## SHORT EXERCISE
Return, copied in full, every row below that contains the word "picture".

## THE INPUT
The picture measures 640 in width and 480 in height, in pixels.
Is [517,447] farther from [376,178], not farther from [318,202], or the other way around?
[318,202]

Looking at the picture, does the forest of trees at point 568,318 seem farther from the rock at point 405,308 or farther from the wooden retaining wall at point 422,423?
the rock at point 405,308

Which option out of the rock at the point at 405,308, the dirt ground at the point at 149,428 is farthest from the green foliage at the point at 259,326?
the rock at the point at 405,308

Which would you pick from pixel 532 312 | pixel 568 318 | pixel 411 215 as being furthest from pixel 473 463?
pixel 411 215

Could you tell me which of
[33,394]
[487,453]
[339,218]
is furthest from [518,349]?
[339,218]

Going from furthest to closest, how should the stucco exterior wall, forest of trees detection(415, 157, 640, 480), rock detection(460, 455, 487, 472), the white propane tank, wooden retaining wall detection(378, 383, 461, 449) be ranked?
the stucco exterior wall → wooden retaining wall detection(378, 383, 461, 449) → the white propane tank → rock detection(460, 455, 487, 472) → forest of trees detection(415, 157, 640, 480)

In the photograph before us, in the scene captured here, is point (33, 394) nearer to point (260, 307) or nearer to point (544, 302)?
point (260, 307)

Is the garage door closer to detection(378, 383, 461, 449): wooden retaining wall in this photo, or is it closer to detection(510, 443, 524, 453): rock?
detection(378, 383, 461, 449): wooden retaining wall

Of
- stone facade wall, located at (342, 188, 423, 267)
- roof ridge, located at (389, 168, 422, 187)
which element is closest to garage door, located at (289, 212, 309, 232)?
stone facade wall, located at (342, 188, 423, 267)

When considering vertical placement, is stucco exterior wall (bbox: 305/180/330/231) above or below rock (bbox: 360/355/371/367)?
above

---

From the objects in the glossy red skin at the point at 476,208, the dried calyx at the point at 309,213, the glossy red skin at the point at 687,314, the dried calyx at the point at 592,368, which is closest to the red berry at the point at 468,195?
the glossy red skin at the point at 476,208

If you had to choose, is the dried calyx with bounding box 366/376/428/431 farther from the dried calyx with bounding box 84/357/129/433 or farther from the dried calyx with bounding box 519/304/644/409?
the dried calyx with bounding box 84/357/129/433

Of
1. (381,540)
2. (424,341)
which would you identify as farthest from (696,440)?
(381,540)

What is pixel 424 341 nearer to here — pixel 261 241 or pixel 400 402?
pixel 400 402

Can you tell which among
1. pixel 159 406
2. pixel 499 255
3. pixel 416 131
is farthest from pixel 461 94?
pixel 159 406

...

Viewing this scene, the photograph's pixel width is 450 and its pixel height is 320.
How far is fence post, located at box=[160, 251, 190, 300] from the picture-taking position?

## SOLUTION TO THIS PROBLEM
The picture measures 640 in width and 480 in height, in pixels.
Looking at the picture, does the forest of trees at point 568,318 seem farther from the rock at point 405,308 or farther from the wooden retaining wall at point 422,423?
How far is fence post, located at box=[160, 251, 190, 300] from the picture-taking position?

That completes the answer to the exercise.